Exercise instructions
Render all of the data below as a JSON list of strings, one string per line, with blank lines dropped. Leave the pictures out.

Data lines
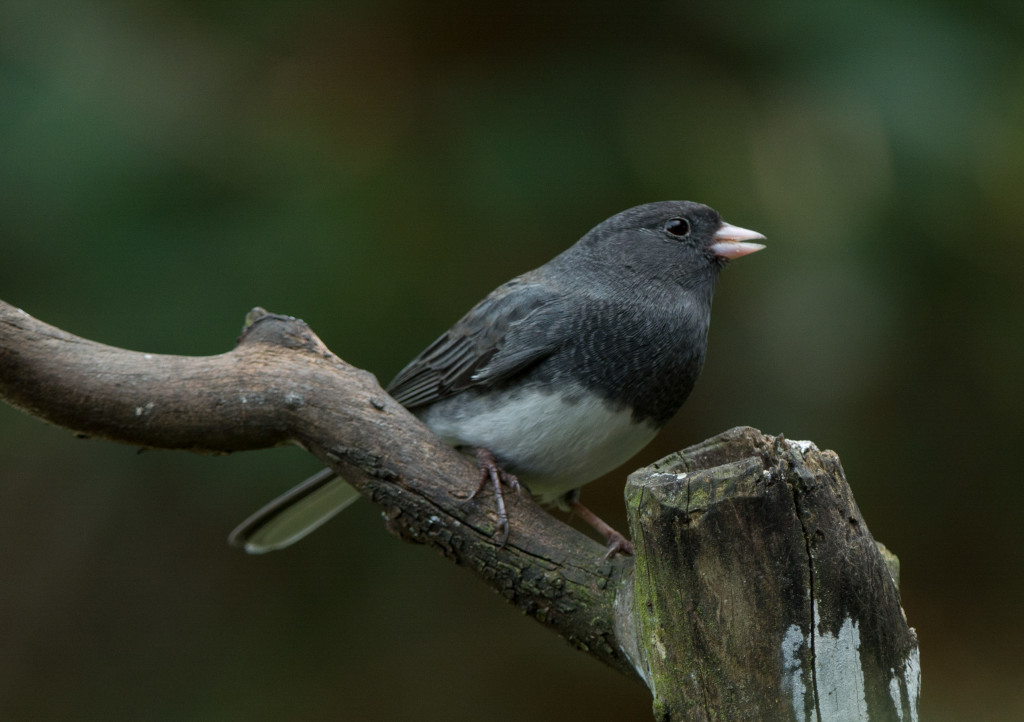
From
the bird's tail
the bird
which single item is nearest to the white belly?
the bird

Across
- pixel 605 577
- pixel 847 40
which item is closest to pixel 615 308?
pixel 605 577

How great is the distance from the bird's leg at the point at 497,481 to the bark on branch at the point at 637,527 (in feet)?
0.06

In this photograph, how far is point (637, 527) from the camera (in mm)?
1607

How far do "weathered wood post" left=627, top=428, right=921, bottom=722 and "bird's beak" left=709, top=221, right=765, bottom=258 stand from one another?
121 cm

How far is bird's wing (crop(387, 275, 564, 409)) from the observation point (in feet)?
A: 8.06

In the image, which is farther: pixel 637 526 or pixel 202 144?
pixel 202 144

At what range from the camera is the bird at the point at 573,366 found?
2.36 m

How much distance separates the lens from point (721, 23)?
3285 millimetres

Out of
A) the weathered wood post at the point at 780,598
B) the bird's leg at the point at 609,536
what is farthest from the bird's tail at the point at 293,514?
the weathered wood post at the point at 780,598

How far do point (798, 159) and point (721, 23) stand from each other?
21.1 inches

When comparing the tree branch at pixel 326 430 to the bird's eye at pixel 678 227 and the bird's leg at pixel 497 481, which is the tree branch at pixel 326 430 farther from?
the bird's eye at pixel 678 227

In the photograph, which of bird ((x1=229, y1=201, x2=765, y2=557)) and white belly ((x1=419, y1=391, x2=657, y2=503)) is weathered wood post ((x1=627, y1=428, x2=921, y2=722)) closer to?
bird ((x1=229, y1=201, x2=765, y2=557))

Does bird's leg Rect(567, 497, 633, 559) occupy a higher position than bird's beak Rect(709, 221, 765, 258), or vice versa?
bird's beak Rect(709, 221, 765, 258)

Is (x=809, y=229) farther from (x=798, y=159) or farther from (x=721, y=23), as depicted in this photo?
(x=721, y=23)
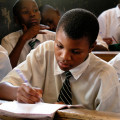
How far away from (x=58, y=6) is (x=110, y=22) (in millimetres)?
1022

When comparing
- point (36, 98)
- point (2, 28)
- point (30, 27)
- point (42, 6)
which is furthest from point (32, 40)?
point (36, 98)

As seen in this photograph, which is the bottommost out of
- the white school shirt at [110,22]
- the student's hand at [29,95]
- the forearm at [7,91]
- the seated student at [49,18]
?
the white school shirt at [110,22]

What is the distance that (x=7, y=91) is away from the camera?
1.22m

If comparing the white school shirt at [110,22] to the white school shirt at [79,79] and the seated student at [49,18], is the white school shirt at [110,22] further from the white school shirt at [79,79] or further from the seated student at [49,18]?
the white school shirt at [79,79]

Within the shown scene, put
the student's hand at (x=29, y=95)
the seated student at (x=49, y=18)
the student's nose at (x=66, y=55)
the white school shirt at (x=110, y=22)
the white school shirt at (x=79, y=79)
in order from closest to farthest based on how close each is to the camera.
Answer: the student's hand at (x=29, y=95) < the student's nose at (x=66, y=55) < the white school shirt at (x=79, y=79) < the seated student at (x=49, y=18) < the white school shirt at (x=110, y=22)

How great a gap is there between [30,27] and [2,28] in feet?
1.02

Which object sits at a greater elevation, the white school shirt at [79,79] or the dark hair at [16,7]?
the dark hair at [16,7]

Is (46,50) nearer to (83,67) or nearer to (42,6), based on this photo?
(83,67)

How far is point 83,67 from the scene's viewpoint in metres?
1.40

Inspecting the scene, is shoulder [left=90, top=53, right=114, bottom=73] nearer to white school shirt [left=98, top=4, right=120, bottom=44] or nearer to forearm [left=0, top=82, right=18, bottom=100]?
forearm [left=0, top=82, right=18, bottom=100]

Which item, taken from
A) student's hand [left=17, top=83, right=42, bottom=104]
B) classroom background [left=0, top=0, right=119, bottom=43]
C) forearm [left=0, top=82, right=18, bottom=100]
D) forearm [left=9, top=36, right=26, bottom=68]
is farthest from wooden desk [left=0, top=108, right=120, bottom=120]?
classroom background [left=0, top=0, right=119, bottom=43]

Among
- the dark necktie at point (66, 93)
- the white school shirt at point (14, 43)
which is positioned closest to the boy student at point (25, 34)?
the white school shirt at point (14, 43)

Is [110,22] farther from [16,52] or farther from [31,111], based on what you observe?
[31,111]

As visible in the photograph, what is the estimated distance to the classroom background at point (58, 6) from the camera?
272cm
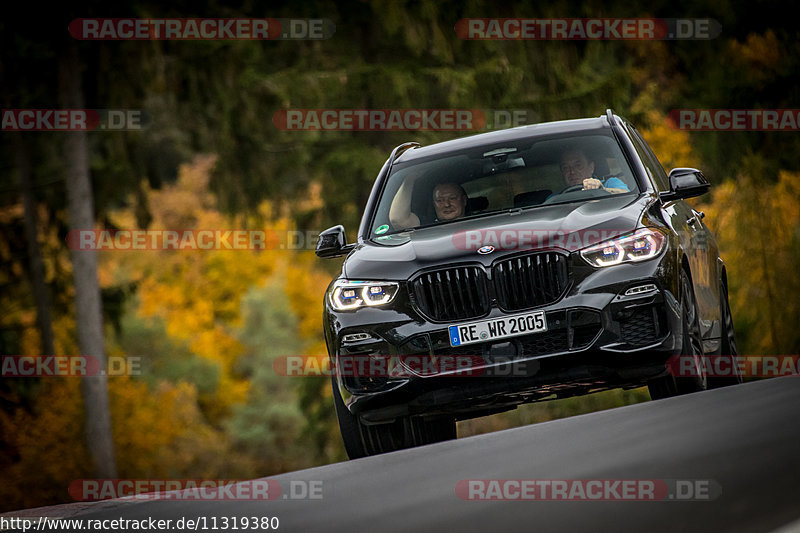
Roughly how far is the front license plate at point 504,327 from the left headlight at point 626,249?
17.3 inches

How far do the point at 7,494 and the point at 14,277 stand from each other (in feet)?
22.2

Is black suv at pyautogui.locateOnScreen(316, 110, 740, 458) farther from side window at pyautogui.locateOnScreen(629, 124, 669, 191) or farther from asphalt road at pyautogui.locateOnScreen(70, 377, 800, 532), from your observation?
side window at pyautogui.locateOnScreen(629, 124, 669, 191)

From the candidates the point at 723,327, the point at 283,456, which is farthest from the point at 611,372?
the point at 283,456

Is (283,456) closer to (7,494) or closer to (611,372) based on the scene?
(7,494)

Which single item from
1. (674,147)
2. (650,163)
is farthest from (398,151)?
(674,147)

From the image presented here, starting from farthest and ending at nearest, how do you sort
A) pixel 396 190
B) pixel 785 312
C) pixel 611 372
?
1. pixel 785 312
2. pixel 396 190
3. pixel 611 372

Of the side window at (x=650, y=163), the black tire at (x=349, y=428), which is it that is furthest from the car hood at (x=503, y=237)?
the side window at (x=650, y=163)

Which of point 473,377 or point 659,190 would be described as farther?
point 659,190

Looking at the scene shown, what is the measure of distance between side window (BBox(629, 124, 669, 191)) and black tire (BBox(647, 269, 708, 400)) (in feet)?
3.99

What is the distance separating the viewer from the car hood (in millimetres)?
7520

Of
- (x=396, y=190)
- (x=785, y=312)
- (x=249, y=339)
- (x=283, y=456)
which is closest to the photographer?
(x=396, y=190)

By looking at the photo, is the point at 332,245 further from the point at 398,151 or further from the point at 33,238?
the point at 33,238

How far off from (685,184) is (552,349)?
168 cm

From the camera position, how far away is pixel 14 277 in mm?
34312
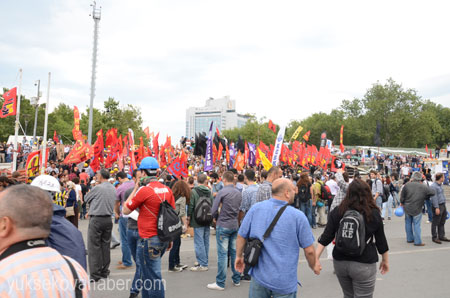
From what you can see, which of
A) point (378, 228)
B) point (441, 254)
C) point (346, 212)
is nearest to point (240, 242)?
point (346, 212)

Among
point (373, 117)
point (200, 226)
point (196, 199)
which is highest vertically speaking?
point (373, 117)

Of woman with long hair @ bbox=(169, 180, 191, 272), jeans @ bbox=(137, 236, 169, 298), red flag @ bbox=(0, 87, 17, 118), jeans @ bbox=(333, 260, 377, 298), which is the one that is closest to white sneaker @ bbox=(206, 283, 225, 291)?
woman with long hair @ bbox=(169, 180, 191, 272)

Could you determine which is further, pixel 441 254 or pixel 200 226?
pixel 441 254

The solution
[
  "From",
  "the bird's tail",
  "the bird",
  "which single item is nearest to the white belly?",
  "the bird",
  "Across",
  "- pixel 605 577",
  "- pixel 847 40",
  "which item is closest to pixel 615 308?",
  "pixel 605 577",
  "How great is the distance from the bird's leg at the point at 497,481 to the bark on branch at the point at 637,527 (in feet)?",
  "0.06",
  "In this photograph, how far is point (637, 527) from the camera (in mm)?",
  "1607",
  "How far do \"weathered wood post\" left=627, top=428, right=921, bottom=722 and \"bird's beak\" left=709, top=221, right=765, bottom=258 stand from one another?",
  "121 cm",
  "How far is bird's wing (crop(387, 275, 564, 409)) from the observation point (in feet)?",
  "A: 8.06",
  "In the image, which is farther: pixel 637 526 or pixel 202 144?",
  "pixel 202 144",
  "At what range from the camera is the bird at the point at 573,366 found?",
  "2.36 m",
  "How much distance separates the lens from point (721, 23)?",
  "3285 millimetres",
  "Out of",
  "A) the weathered wood post at the point at 780,598",
  "B) the bird's leg at the point at 609,536",
  "what is farthest from the bird's tail at the point at 293,514?",
  "the weathered wood post at the point at 780,598",
  "How far do point (798, 159) and point (721, 23) stand from each other?",
  "21.1 inches",
  "When comparing the tree branch at pixel 326 430 to the bird's eye at pixel 678 227 and the bird's leg at pixel 497 481, which is the tree branch at pixel 326 430 farther from?",
  "the bird's eye at pixel 678 227",
  "In the photograph, which of bird ((x1=229, y1=201, x2=765, y2=557)) and white belly ((x1=419, y1=391, x2=657, y2=503)) is weathered wood post ((x1=627, y1=428, x2=921, y2=722)) closer to?",
  "bird ((x1=229, y1=201, x2=765, y2=557))",
  "Does bird's leg Rect(567, 497, 633, 559) occupy a higher position than bird's beak Rect(709, 221, 765, 258), or vice versa?",
  "bird's beak Rect(709, 221, 765, 258)",
  "Is (x=809, y=229) farther from (x=798, y=159) or farther from (x=721, y=23), as depicted in this photo?",
  "(x=721, y=23)",
  "How far away from (x=58, y=6) is (x=110, y=22) (in millimetres)?",
  "1022",
  "When comparing",
  "- point (36, 98)",
  "- point (2, 28)",
  "- point (30, 27)",
  "- point (42, 6)",
  "which is furthest from point (32, 40)?",
  "point (36, 98)",
  "As seen in this photograph, which is the bottommost out of",
  "- the white school shirt at [110,22]",
  "- the student's hand at [29,95]",
  "- the forearm at [7,91]",
  "- the seated student at [49,18]",
  "?",
  "the white school shirt at [110,22]",
  "What is the distance that (x=7, y=91) is away from the camera?",
  "1.22m",
  "If comparing the white school shirt at [110,22] to the white school shirt at [79,79] and the seated student at [49,18], is the white school shirt at [110,22] further from the white school shirt at [79,79] or further from the seated student at [49,18]?",
  "the white school shirt at [79,79]",
  "Within the shown scene, put",
  "the student's hand at (x=29, y=95)",
  "the seated student at (x=49, y=18)",
  "the student's nose at (x=66, y=55)",
  "the white school shirt at (x=110, y=22)",
  "the white school shirt at (x=79, y=79)",
  "in order from closest to farthest based on how close each is to the camera.",
  "Answer: the student's hand at (x=29, y=95) < the student's nose at (x=66, y=55) < the white school shirt at (x=79, y=79) < the seated student at (x=49, y=18) < the white school shirt at (x=110, y=22)",
  "How great a gap is there between [30,27] and [2,28] in feet?",
  "1.02",
  "Which object sits at a greater elevation, the white school shirt at [79,79] or the dark hair at [16,7]?",
  "the dark hair at [16,7]",
  "Is (46,50) nearer to (83,67) or nearer to (42,6), based on this photo?",
  "(83,67)",
  "How far is point 83,67 from the scene's viewpoint in metres?",
  "1.40",
  "Inspecting the scene, is shoulder [left=90, top=53, right=114, bottom=73] nearer to white school shirt [left=98, top=4, right=120, bottom=44] or nearer to forearm [left=0, top=82, right=18, bottom=100]?",
  "forearm [left=0, top=82, right=18, bottom=100]",
  "Which item, taken from",
  "A) student's hand [left=17, top=83, right=42, bottom=104]",
  "B) classroom background [left=0, top=0, right=119, bottom=43]",
  "C) forearm [left=0, top=82, right=18, bottom=100]",
  "D) forearm [left=9, top=36, right=26, bottom=68]",
  "is farthest from wooden desk [left=0, top=108, right=120, bottom=120]?",
  "classroom background [left=0, top=0, right=119, bottom=43]",
  "Among",
  "- the dark necktie at point (66, 93)",
  "- the white school shirt at point (14, 43)",
  "which is positioned closest to the boy student at point (25, 34)?",
  "the white school shirt at point (14, 43)",
  "Is [110,22] farther from [16,52] or farther from [31,111], based on what you observe?",
  "[31,111]",
  "As visible in the photograph, what is the estimated distance to the classroom background at point (58, 6) from the camera?",
  "272cm",
  "Roughly how far is the front license plate at point 504,327 from the left headlight at point 626,249?",
  "17.3 inches",
  "How far do the point at 7,494 and the point at 14,277 stand from each other (in feet)?",
  "22.2",
  "Is black suv at pyautogui.locateOnScreen(316, 110, 740, 458) farther from side window at pyautogui.locateOnScreen(629, 124, 669, 191) or farther from asphalt road at pyautogui.locateOnScreen(70, 377, 800, 532), from your observation?",
  "side window at pyautogui.locateOnScreen(629, 124, 669, 191)",
  "From the candidates the point at 723,327, the point at 283,456, which is farthest from the point at 611,372?",
  "the point at 283,456",
  "Is (283,456) closer to (7,494) or closer to (611,372) based on the scene?",
  "(7,494)",
  "Which single item from",
  "1. (674,147)",
  "2. (650,163)",
  "is farthest from (398,151)?",
  "(674,147)",
  "From the image presented here, starting from farthest and ending at nearest, how do you sort",
  "A) pixel 396 190",
  "B) pixel 785 312",
  "C) pixel 611 372",
  "?",
  "1. pixel 785 312",
  "2. pixel 396 190",
  "3. pixel 611 372",
  "Of the side window at (x=650, y=163), the black tire at (x=349, y=428), which is it that is furthest from the car hood at (x=503, y=237)?",
  "the side window at (x=650, y=163)",
  "Which of point 473,377 or point 659,190 would be described as farther?",
  "point 659,190",
  "Looking at the scene shown, what is the measure of distance between side window (BBox(629, 124, 669, 191)) and black tire (BBox(647, 269, 708, 400)) (in feet)?",
  "3.99",
  "What is the distance separating the viewer from the car hood (in millimetres)?",
  "7520",
  "Of",
  "- (x=396, y=190)",
  "- (x=785, y=312)",
  "- (x=249, y=339)",
  "- (x=283, y=456)",
  "which is closest to the photographer?",
  "(x=396, y=190)",
  "By looking at the photo, is the point at 332,245 further from the point at 398,151 or further from the point at 33,238?",
  "the point at 33,238",
  "How far off from (685,184) is (552,349)?",
  "168 cm",
  "From the camera position, how far away is pixel 14 277 in mm?",
  "34312",
  "From what you can see, which of",
  "A) point (378, 228)",
  "B) point (441, 254)",
  "C) point (346, 212)",
  "is nearest to point (240, 242)?",
  "point (346, 212)",
  "Among",
  "point (373, 117)",
  "point (200, 226)",
  "point (196, 199)",
  "which is highest vertically speaking?",
  "point (373, 117)",
  "Of woman with long hair @ bbox=(169, 180, 191, 272), jeans @ bbox=(137, 236, 169, 298), red flag @ bbox=(0, 87, 17, 118), jeans @ bbox=(333, 260, 377, 298), which is the one that is closest to white sneaker @ bbox=(206, 283, 225, 291)?",
  "woman with long hair @ bbox=(169, 180, 191, 272)",
  "Could you determine which is further, pixel 441 254 or pixel 200 226?",
  "pixel 441 254"
]